Machine Learning for Beginners

Professor Stanley H. Chan, Purdue University, Summer 2024

What is this program?

i2Lab's educational outreach program aims at providing STEM educational enrichment to students in the United States and overseas. We are very thankful for the generous supports from the National Science Foundation.

The program is designed for 10th-12th grader and college year 1 students who are interested in programming and mathematics.

Registration

https://engineering.purdue.edu/GEP/Machine-Learning

For inquiry and enrollment, please contact our program manager Rhonda von Werder at vonwerde@purdue.edu.

Course Information

Session: June 10, 2024 - June 14, 2024.

Time: 9am-11am Eastern Time

Zoom synchronous meeting

Fee (per session): TBD

Registration link: https://engineering.purdue.edu/GEP/Machine-Learning

Instructors

  • Nick Chimitt

  • Kent Gauen

  • Weijian Zhang

  • Ryan Chen

Advisor

  • Prof Chan

Program Manager

  • Rhonda von Werder (vonwerde@purdue.edu)

Pre-requisites

  • High school algebra 2. Calculus 1 is recommended, but not required.

  • Interested in mathematics and programming.

  • No background in programming is required. We will teach you from scratch.

  • Have access to a comptuer and internet.

  • Have a Google account. We will use Google Colab for all our homework.

Lecture Note

Course materials are restricted to participating students.

  • Day 1 Introduction

    • What is machine learning? What can be learned, and what cannot be learned?

    • Python basics. Defining variables. Data types. If-then-else, for-loop, while-loop.

    • Plotting functions in Python. How to define a function in Python? How to evaluate a function? How to visualize a function?

  • Day 2 Linear regression: Fitting data with a line

    • Concept of a line: slope and y-intercept. Concept of noisy data points drawn from a line.

    • Basic concepts about arrays, matrices and vectors.

    • How to write the line fitting problem in the form of matrix and vector? How to visualize the data fitting problem?

  • Day 3 Minimizing a function

    • What is minimization? We will visualize the process without using calculus.

    • How to apply the minimization technique to fit data?

    • Why is a single-layer neural network the same as a line fitting problem?

  • Day 4 Pattern recognition

    • What is inner product and cosine angle? How can they be used to classify a two-class dataset?

    • How to implement a simple pattern recognition method?

  • Day 5 Image processing

    • What are images?

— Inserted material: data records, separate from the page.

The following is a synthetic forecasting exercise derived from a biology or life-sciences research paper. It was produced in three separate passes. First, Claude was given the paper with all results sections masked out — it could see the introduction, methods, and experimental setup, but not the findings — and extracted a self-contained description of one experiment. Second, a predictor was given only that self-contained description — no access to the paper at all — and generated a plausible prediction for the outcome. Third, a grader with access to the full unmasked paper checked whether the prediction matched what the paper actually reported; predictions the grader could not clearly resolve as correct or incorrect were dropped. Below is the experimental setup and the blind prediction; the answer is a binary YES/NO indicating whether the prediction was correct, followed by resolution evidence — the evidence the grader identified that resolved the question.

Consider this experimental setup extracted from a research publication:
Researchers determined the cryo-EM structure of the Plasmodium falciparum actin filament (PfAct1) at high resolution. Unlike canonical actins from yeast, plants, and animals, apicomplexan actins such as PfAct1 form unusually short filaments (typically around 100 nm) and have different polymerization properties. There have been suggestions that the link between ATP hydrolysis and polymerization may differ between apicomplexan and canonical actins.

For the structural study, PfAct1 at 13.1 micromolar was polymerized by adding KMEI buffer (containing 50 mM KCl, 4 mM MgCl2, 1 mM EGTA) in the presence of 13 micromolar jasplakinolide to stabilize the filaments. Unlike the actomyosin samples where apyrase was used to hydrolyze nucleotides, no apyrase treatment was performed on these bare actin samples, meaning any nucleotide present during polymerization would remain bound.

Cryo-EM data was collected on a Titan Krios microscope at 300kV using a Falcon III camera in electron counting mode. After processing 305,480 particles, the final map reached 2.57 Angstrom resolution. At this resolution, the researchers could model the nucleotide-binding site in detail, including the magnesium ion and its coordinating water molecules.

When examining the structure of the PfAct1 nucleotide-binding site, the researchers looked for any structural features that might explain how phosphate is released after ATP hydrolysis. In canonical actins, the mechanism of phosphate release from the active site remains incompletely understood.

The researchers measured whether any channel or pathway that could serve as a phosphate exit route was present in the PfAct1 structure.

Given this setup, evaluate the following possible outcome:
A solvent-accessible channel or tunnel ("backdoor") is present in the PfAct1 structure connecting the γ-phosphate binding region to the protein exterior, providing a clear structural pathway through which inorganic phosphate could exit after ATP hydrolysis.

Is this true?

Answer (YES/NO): NO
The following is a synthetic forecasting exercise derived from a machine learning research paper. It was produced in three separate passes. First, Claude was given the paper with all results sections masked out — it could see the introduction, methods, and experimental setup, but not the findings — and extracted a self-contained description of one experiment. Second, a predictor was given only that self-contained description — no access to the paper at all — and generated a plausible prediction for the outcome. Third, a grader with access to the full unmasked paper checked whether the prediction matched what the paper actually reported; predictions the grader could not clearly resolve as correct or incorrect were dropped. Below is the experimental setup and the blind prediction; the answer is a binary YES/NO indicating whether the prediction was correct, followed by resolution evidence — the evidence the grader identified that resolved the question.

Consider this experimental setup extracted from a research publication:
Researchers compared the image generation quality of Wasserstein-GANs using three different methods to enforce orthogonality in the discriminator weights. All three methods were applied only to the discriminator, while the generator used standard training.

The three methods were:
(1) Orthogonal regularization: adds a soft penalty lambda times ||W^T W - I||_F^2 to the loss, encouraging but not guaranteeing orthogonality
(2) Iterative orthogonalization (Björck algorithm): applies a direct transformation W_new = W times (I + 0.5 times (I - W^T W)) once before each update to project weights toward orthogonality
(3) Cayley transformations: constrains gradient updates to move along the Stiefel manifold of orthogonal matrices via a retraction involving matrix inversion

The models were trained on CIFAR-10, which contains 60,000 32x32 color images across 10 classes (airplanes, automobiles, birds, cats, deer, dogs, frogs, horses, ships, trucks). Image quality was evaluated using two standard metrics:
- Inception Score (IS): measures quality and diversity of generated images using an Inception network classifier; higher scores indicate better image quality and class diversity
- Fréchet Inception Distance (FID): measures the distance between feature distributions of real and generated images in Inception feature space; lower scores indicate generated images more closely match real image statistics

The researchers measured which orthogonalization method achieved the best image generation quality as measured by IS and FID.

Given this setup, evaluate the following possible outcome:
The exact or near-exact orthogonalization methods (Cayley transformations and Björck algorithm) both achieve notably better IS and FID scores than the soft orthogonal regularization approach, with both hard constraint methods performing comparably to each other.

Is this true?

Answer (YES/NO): NO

What are colors?

    • How to read and write images?

    • How to do filtering on images?

    • How to extract feature from images?

Learning Outcomes

  • Students completing the course will be able to

    • Use Python to do the most basic scientific computing, such as plotting, and processing images.

    • Understand what it means for statistics, linear algebra, and optimization.

    • Use non-technical language to explain a few ideas such as line fitting, feature extraction, and classification.

    • Say machine learning is fun.

  • Our goals are realistic. The followings are not the purpose of this course:

    • Demonstrate proficient in programming, nor writing a complete Python program on their own.

    • Be able to develope an app or software.

    • Be able to program a robot and make it move.

    • Can bypass the normal high school math syllabus.